(Data items)
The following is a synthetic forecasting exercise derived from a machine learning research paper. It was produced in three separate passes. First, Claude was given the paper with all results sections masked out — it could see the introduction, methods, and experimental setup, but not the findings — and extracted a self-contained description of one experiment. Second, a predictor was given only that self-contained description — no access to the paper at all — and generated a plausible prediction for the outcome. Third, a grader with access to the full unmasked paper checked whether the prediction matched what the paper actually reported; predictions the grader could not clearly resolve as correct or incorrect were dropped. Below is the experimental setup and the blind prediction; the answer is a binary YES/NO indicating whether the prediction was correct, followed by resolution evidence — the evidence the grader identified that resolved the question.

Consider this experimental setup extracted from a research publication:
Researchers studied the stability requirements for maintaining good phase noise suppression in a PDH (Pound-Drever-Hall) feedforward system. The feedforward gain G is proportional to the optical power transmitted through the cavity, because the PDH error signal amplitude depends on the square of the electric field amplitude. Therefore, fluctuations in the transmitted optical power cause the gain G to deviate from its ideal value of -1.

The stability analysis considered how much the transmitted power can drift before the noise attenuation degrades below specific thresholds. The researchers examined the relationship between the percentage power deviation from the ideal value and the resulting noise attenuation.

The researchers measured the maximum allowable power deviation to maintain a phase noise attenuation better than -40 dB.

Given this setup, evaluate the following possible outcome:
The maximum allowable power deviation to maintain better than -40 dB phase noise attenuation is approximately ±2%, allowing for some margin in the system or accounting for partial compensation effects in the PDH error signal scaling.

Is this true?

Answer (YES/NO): NO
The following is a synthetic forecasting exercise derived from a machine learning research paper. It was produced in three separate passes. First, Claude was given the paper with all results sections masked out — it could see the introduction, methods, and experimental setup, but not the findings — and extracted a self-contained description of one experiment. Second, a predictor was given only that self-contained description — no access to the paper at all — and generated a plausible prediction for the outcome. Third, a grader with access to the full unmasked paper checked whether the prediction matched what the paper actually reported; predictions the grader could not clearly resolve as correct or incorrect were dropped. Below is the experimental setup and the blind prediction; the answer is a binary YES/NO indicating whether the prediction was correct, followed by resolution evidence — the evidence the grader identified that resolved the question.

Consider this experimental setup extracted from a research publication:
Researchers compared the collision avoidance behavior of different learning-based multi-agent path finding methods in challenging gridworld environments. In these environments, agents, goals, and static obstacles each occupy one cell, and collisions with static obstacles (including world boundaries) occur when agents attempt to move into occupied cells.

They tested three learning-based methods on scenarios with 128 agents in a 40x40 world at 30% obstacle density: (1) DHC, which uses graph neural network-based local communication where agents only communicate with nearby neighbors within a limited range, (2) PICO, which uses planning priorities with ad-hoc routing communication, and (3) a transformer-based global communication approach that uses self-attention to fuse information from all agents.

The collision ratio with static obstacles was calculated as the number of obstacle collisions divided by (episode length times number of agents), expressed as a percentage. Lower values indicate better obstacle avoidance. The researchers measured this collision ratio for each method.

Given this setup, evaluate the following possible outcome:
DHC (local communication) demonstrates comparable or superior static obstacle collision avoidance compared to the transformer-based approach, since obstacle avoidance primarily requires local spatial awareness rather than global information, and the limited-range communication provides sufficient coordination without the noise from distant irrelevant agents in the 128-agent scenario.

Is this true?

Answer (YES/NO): YES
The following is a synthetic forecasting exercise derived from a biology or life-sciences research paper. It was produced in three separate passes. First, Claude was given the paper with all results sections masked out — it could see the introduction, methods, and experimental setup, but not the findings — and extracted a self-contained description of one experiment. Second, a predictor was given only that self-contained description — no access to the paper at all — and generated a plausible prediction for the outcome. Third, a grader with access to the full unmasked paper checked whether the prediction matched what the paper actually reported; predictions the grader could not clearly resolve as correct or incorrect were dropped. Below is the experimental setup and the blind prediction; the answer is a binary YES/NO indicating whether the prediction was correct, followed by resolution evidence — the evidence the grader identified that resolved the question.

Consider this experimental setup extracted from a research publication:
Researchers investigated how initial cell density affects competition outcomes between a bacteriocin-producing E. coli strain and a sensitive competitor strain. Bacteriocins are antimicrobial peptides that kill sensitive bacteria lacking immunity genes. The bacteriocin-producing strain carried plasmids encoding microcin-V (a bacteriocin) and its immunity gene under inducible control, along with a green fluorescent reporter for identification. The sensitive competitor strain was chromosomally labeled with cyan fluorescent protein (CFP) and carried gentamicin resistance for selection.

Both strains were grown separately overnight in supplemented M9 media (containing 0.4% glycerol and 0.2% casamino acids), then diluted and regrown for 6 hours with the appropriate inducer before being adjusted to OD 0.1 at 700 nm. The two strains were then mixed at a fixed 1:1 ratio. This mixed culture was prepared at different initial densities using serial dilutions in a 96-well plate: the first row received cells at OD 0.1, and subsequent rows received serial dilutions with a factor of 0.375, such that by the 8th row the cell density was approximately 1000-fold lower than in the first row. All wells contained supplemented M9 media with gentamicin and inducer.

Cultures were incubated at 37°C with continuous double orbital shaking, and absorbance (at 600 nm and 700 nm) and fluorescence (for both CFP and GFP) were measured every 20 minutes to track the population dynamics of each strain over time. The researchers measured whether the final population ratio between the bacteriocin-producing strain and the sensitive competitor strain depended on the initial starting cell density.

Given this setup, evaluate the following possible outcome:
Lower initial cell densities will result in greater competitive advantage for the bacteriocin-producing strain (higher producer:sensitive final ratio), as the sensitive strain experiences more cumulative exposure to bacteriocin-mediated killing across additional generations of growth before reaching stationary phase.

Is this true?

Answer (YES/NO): NO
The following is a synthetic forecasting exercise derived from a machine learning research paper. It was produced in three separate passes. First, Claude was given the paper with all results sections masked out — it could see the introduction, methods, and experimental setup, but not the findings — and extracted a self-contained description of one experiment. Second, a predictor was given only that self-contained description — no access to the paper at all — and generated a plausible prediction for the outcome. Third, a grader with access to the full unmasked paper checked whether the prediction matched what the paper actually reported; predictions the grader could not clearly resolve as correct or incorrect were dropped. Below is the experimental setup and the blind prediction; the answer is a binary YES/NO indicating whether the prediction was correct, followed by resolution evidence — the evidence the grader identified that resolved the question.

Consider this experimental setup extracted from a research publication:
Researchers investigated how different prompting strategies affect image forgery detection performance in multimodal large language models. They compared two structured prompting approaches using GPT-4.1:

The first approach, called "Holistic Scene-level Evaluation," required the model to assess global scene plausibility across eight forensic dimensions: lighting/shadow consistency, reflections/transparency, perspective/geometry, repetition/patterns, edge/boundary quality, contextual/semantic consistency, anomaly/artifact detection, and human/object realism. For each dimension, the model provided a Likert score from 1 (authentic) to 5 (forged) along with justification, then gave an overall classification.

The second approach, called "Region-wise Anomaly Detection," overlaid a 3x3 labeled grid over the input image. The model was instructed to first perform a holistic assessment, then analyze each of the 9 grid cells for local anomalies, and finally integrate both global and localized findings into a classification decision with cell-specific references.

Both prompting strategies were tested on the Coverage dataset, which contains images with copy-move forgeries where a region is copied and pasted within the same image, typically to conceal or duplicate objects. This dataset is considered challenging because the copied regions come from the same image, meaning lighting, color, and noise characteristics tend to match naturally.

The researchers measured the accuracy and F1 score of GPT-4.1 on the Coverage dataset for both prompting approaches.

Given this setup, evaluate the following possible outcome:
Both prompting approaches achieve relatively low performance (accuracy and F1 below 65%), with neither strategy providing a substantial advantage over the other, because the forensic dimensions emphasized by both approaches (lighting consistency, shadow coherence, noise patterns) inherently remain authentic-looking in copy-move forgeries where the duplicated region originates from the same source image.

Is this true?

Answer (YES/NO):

What the task asks:
Each line holding the word "transformer" must be pulled from the records.

Response to this task:
They tested three learning-based methods on scenarios with 128 agents in a 40x40 world at 30% obstacle density: (1) DHC, which uses graph neural network-based local communication where agents only communicate with nearby neighbors within a limited range, (2) PICO, which uses planning priorities with ad-hoc routing communication, and (3) a transformer-based global communication approach that uses self-attention to fuse information from all agents.
DHC (local communication) demonstrates comparable or superior static obstacle collision avoidance compared to the transformer-based approach, since obstacle avoidance primarily requires local spatial awareness rather than global information, and the limited-range communication provides sufficient coordination without the noise from distant irrelevant agents in the 128-agent scenario.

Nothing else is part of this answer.